Documento:
----
Al final del año litúrgico, la Iglesia celebra la Solemnidad de Nuestro Señor Jesucristo Rey, Rey del Universo. Nos invita a mirarlo a Él, a mirar al Señor, principio y fin de todas las cosas (cf. Col 1,16-17), cuyo «reino no será destruido» (Dn 7,14).
Es una contemplación que eleva y entusiasma. Pero si miramos a nuestro alrededor, lo que vemos se muestra diferente, y pueden surgir en nosotros preguntas inquietantes. ¿Qué decir de las guerras, la violencia, los desastres ecológicos? ¿Y qué pensar de los problemas que también ustedes, queridos jóvenes, deben afrontar mirando hacia el futuro, como la precariedad del trabajo, la incertidumbre económica —y no sólo eso—, las divisiones y las desigualdades que polarizan la sociedad? ¿Por qué sucede todo esto? ¿Y qué podemos hacer para que no nos destruya? Es verdad, estas son interrogantes difíciles, pero son preguntas importantes.
----
Filas del listado:

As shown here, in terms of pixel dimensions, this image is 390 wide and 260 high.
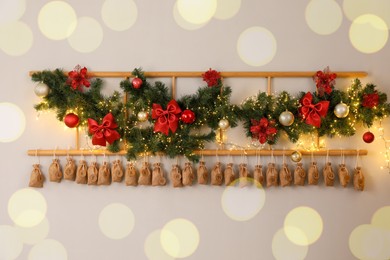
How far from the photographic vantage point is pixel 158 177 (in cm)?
223

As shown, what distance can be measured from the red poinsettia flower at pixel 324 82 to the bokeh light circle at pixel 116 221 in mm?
1110

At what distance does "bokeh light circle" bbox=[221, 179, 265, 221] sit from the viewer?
2.29 m

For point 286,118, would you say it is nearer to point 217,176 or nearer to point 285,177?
point 285,177

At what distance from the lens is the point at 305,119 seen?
220 centimetres

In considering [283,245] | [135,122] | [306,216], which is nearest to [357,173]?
[306,216]

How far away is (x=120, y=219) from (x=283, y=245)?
83 centimetres

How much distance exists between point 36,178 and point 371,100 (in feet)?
5.46

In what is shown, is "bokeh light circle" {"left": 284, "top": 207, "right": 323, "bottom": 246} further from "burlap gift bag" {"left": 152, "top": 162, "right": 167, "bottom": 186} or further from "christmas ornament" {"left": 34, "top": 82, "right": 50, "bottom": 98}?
"christmas ornament" {"left": 34, "top": 82, "right": 50, "bottom": 98}
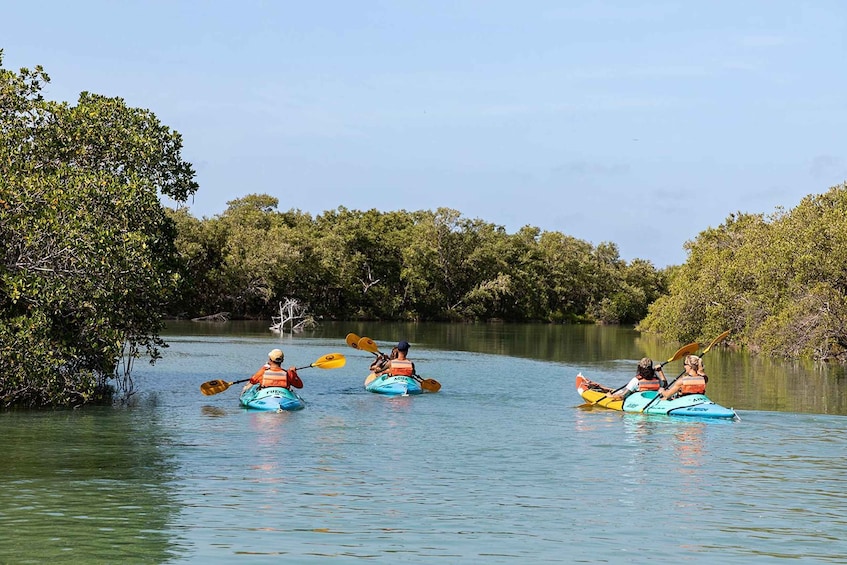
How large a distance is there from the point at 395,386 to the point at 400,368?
0.63m

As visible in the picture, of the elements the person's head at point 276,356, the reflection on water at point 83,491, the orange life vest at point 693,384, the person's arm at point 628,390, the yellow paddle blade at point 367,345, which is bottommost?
the reflection on water at point 83,491

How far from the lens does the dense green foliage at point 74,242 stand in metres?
21.1

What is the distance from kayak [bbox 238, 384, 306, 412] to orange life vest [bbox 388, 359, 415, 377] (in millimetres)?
4842

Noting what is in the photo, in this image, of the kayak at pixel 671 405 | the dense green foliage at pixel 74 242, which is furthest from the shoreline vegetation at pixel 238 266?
the kayak at pixel 671 405

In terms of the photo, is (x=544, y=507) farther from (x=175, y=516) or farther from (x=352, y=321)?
(x=352, y=321)

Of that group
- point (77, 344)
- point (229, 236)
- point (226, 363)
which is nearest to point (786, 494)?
point (77, 344)

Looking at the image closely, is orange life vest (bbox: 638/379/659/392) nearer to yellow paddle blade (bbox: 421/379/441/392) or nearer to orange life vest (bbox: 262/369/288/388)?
yellow paddle blade (bbox: 421/379/441/392)

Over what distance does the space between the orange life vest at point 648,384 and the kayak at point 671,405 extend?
0.12 m

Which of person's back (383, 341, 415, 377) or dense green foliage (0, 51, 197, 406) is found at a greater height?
dense green foliage (0, 51, 197, 406)

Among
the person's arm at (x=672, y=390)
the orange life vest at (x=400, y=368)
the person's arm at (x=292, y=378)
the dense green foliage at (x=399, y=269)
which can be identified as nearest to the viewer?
the person's arm at (x=672, y=390)

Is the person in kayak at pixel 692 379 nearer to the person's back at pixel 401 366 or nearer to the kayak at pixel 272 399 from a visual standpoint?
the person's back at pixel 401 366

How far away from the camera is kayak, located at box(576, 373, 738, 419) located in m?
22.8

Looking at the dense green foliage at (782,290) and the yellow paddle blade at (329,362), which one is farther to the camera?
the dense green foliage at (782,290)

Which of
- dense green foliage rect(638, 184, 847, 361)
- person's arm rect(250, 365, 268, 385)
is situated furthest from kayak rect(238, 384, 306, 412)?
dense green foliage rect(638, 184, 847, 361)
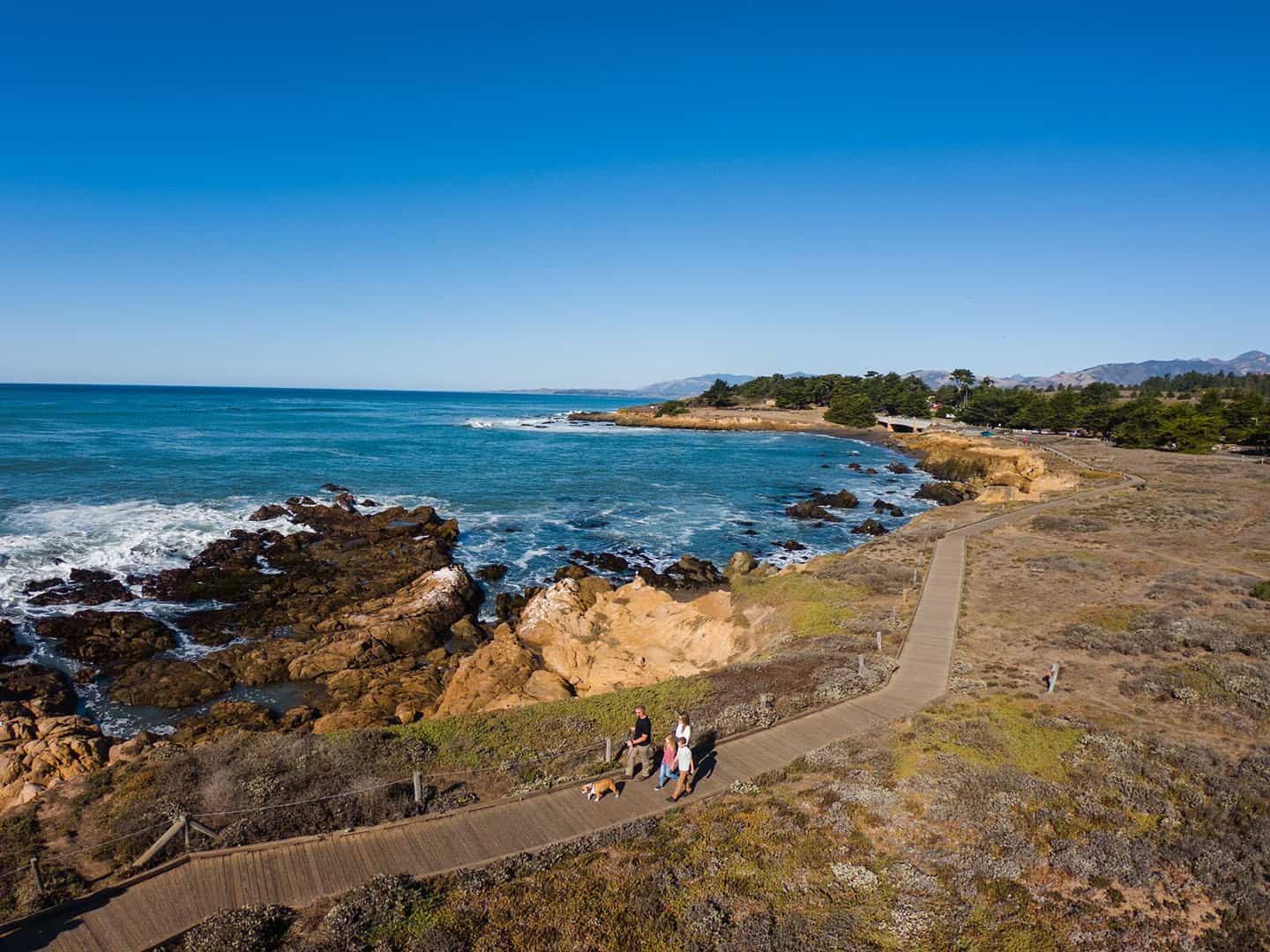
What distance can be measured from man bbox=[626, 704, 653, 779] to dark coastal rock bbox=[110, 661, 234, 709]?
----
Consigna A: Según el documento, ¿qué solemnidad celebra la Iglesia al final del año litúrgico?
Consigna B: Cuenta las líneas del listado en las que aparece la cadena "shown" y escribe únicamente el número.

Respuesta A: La Solemnidad de Nuestro Señor Jesucristo Rey, Rey del Universo.

Respuesta B: 3